--- Start of Dataset extract ---

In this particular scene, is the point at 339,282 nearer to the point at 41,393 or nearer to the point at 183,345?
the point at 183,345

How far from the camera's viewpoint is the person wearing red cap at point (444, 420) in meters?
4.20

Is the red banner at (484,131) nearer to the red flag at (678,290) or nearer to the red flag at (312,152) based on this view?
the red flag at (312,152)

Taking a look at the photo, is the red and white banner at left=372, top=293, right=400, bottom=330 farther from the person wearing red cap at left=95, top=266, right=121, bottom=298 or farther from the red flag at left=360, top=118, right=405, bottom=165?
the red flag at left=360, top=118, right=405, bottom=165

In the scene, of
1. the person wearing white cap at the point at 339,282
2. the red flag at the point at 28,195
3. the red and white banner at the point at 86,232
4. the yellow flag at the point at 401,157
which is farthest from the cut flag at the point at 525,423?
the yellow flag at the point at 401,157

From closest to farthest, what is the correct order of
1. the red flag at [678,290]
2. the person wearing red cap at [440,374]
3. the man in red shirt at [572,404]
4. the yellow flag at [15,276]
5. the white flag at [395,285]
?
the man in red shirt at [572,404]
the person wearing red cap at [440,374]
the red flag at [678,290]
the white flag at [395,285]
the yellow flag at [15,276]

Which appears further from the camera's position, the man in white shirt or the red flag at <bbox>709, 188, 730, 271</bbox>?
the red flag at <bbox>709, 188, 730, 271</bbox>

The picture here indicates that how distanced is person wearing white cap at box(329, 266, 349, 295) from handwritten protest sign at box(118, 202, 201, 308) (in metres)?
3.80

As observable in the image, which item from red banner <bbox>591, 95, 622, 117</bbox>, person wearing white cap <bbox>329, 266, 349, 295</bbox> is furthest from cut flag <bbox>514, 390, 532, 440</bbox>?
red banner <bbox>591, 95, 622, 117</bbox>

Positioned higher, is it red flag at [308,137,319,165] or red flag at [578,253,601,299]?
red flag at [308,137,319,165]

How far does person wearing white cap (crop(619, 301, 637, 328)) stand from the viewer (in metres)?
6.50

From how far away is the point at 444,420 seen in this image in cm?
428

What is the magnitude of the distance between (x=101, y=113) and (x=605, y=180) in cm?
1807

--- End of Dataset extract ---

### [What to produce]
Copy every record above word for word, keeping the original line breaks, numbering, and punctuation.

### [Response for this exercise]
In this particular scene, is the point at 339,282 nearer to the point at 41,393 or nearer to the point at 183,345?
the point at 183,345

How far from the camera's viewpoint is the person wearing red cap at point (444, 420) in meters?
4.20

Is the red banner at (484,131) nearer to the red flag at (678,290) or nearer to the red flag at (312,152) based on this view?
the red flag at (312,152)

Taking a look at the photo, is the red and white banner at left=372, top=293, right=400, bottom=330 farther from the person wearing red cap at left=95, top=266, right=121, bottom=298 or farther from the red flag at left=360, top=118, right=405, bottom=165?
the red flag at left=360, top=118, right=405, bottom=165

In the scene, of
1. the person wearing white cap at the point at 339,282
2. the red flag at the point at 28,195
3. the red and white banner at the point at 86,232
4. the yellow flag at the point at 401,157
which is farthest from the cut flag at the point at 525,423?
the yellow flag at the point at 401,157

From closest to farthest, what is the correct order of
1. the red flag at [678,290]
2. the person wearing red cap at [440,374]
3. the man in red shirt at [572,404]
4. the yellow flag at [15,276]
5. the white flag at [395,285]
?
the man in red shirt at [572,404]
the person wearing red cap at [440,374]
the red flag at [678,290]
the white flag at [395,285]
the yellow flag at [15,276]

Which appears further from the camera's position, the man in white shirt or the red flag at <bbox>709, 188, 730, 271</bbox>?
the red flag at <bbox>709, 188, 730, 271</bbox>

The picture here indicates that how distanced is person wearing white cap at box(329, 266, 349, 295) from handwritten protest sign at box(118, 202, 201, 308) (in metres)?
3.80

As observable in the image, which item from red banner <bbox>591, 95, 622, 117</bbox>, person wearing white cap <bbox>329, 266, 349, 295</bbox> is furthest from cut flag <bbox>514, 390, 532, 440</bbox>?
red banner <bbox>591, 95, 622, 117</bbox>

Positioned higher, is it red flag at [308,137,319,165] or red flag at [578,253,601,299]?
red flag at [308,137,319,165]

How far does person wearing white cap (crop(619, 301, 637, 328)) stand from the viewer (in metres)?
6.50

From how far away is the point at 444,420 seen in this image in cm?
428

What is the magnitude of the distance between (x=101, y=113) and (x=605, y=180) in cm?
1807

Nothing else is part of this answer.